Tomorrow Side Story: Pertemuan Pertama (Annabelle Point of View)

/
0 Comments
Aku sudah seminggu di Jepang, ini adalah hari terakhirku, meskipun aku sudah berkeliling di sini, tetapi aku belum pernah keluar dan berjalan-jalan menyusuri kota. Perkenalkan, aku Annabelle, nama lengkapku Annabelle Kathleena Althalie, anak pertama dari Sir Cearnaigh Ernest Althalie, pemilik Airwave Corporation. Orang tuaku memanggilku Abella, dan aku sangat menyayangi kedua orang tuaku.

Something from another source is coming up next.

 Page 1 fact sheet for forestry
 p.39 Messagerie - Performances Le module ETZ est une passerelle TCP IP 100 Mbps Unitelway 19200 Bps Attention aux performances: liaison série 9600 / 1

Tinggal bersama orang tuaku di Arbreite, sebuah kota yang ada di Admaspheria, tetapi aku lahir di Dublin, orang tuaku memutuskan untuk pindah semenjak ekspansi Inggris Raya ke Irlandia yang membuat kami terpaksa harus memindahkan banyak hal lima tahun yang lalu. Setelah aku menginjak SMP, aku diminta untuk tinggal sendiri di sebuah apartemen khusus wanita, Belldandy yang berada di Rayseans. Cukup perkenalannya, saat ini aku sedang meminta izin ayahku untuk keluar hotel, karena siang ini aku harus kembali ke Rayseans.

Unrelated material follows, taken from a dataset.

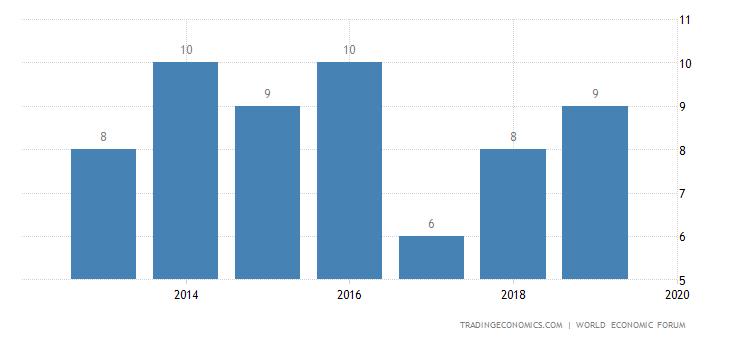 United Kingdom Competitiveness Rank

“Ayolah Pa, sekali saja,” pintaku sedikit manja kepada ayahku, “jangan Abella, kau baru pertama kali kesini,” ujar ayahku dengan penuh senyum.
“Aku janji Pa, hanya sekali,” pintaku sambil menunjukkan angka satu dengan jari tangan kananku, “baiklah Abella, kau boleh keluar,” ujar Ayahku, aku memeluknya dengan hangat, senang rasanya aku diizinkan untuk keluar meskipun hanya beberapa saat saja.

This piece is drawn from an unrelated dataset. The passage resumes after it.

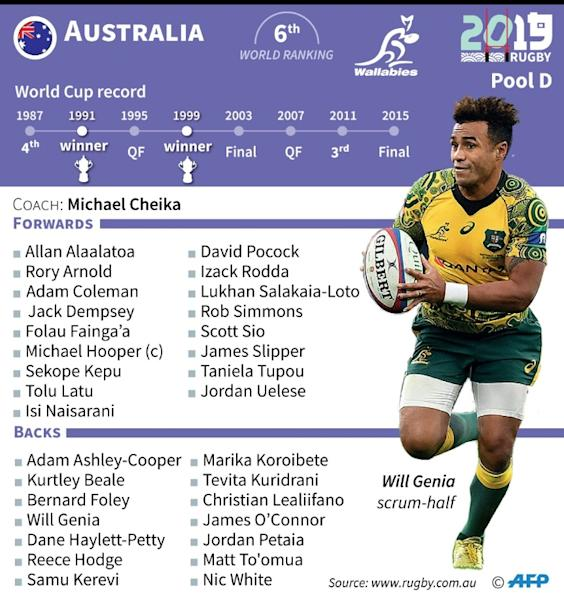 Australia's squad and previous performances in the Rugby World Cup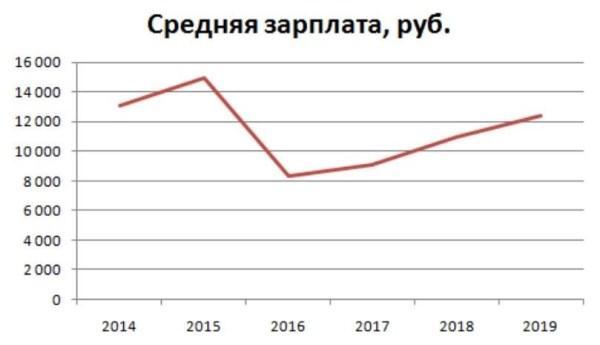 Рисунок 4. График изменений среднего оклада российского почтальона по данным вакансий соответствующих лет, по данным Trud.com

“Abella, apa kau mau ditemani?” tanya ibuku lembut, aku menggeleng pasti, “tidak Ma, biar aku sendiri saja,” ujarku dan aku pun keluar dari kamar menuju elevator.
Asyik, kebetulan arahnya turun, sehingga aku tidak perlu menunggu lama untuk tiba di bawah. Saat pintu elevator itu terbuka, ada seorang laki-laki seumuranku sudah berdiri di sana, ia tampak asyik dengan ponselnya. Biarkan saja, mungkin di sedang sibuk, aku sedikit memperhatikannya, tetapi ia sama sekali tidak menoleh ke arahku. Ya sudahlah, siapapun dia aku tidak peduli, karena menurutku dia sangat acuh dengan keadaan sekitar.
Tiba di lobi, aku sudah tidak sabar untuk berjalan keluar, merasakan udara Jepang sekali lagi sebelum aku pulang nanti. Kulihat jam di tangan kiriku, dan aku berkata dalam hati, masih ada beberapa jam untuk pulang, sehingga tidak perlu dikhawatirkan. Aku berjalan ke sisi lain kota yang sangat ramai tersebut, sepanjang jalan banyak yang menyapaku dengan bahasa Jepang, dan aku hanya melemparkan senyum kepada mereka.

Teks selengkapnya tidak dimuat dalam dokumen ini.